# Hymer pump not working



## tony5677 (Jul 9, 2007)

Hi,
Cam anyone help with some advice.
The water pump on my Hymer 640 is not working. I have checked the taps. You can hear the switches on all the taps, but the pump does not work.
I have connected a 12v battery to the pump and it works.
I have checked all the fuses under the front passenger seat, all are OK.
I cannot find any other fuse box.
The EHU is connected.
We are due to drive to spain in the next week.
Has anybody got any ideas what I can try Next?

Thanks


----------



## brandywine (Aug 28, 2007)

Have you got another set of fuses on your elektroblock? There should be one marked pumpe.

Regards


----------



## JohnsCrossMotorHomes (Jul 21, 2007)

Check the pressure (microswitch) on the pump, bridge the terminals with a short piece of wire or give it a tap with a screwdriver handle.

Peter

PS. whilst you are doing it leave a tap open in the sink


----------



## tony5677 (Jul 9, 2007)

*hymer pump*

Hi and thanks to both of you for the prompt replies.
I can only see one line of fuses on the elecroblock.
non of the fuses are marked with anything.
I have tried shorting out the pump, to no avail there is no power at the pump.

Thanks
Tony


----------



## JockandRita (Jun 1, 2005)

*Re: hymer pump*



tony5677 said:


> non of the fuses are marked with anything.
> I have tried shorting out the pump, to no avail there is no power at the pump.

Dataset extract:
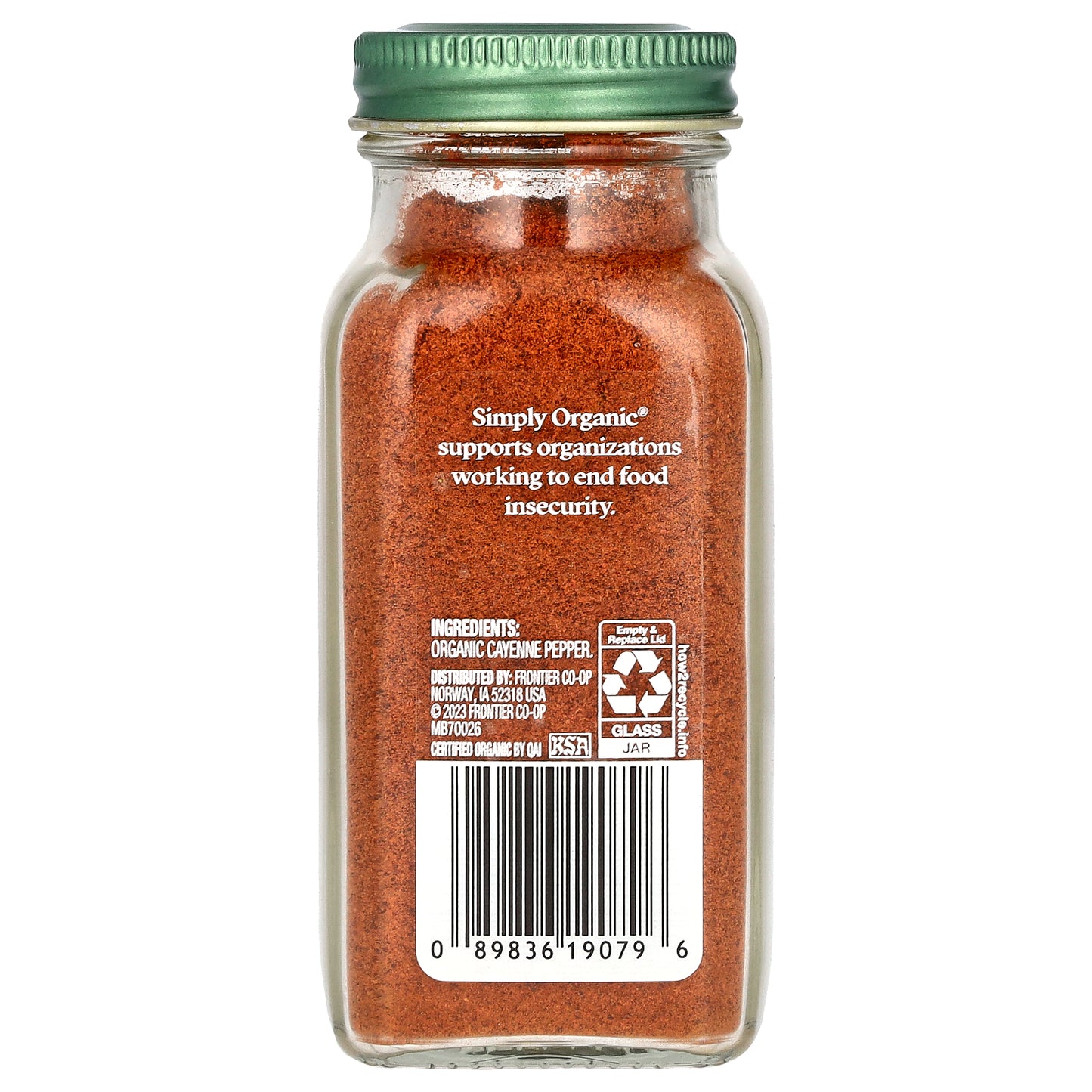 Simply Organic, Cayenne, 2.5 oz (71 g)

Tasks:
1 - From the Hymer pump thread above, extract the passage starting with "I have checked all" and going on through "can try Next?".
2 - Continue the forum thread about the Hymer water pump from the point where it stops.

Answers:
1 -
I have checked all the fuses under the front passenger seat, all are OK.
I cannot find any other fuse box.
The EHU is connected.
We are due to drive to spain in the next week.
Has anybody got any ideas what I can try Next?

2 -
> 
> Thanks
> Tony


Hi Tony,

On the Elektoblok EBL 4-105, the "PUMPE" fuse is orange coloured, 5 amp and is fifth down the line. Depending upon which model you have, it can't be to much different to yours.
If there is no power at the terminals to the pump, but your test shows that the pump works, then it is either a fuse gone, or a break in the circuit.

HTH,

Jock.

P.S. Is there any particular reason that this is in "Nature Watch", rather than in Tech / Mech Chat? :wink:


----------



## SaddleTramp (Feb 15, 2007)

I used to have an Hymer, It had a pump switch on/off on the display it was worked by pressing the water tank switch then pressing "Ok" this then used to display a Tap at the bottom of the screen and the pump used to work.


----------



## peedee (May 10, 2005)

I've never seen a Hymer Pump on any of my Nature Watches. Sorry couldn't resist it :lol: :lol: 

peedee


----------



## tony5677 (Jul 9, 2007)

Thanks for all your replies.
I dont know why its in Nature watch either.
It just shows that I know as much about putting questions on webb sites as I do about Hymer pumps.
I will take the front passenger seat out in the morning, as the electroblock is under it, to see if I can see any more fuses,
Thanks 
tony


----------



## JockandRita (Jun 1, 2005)

tony5677 said:


> It just shows that I know as much about putting questions on webb sites as I do about Hymer pumps.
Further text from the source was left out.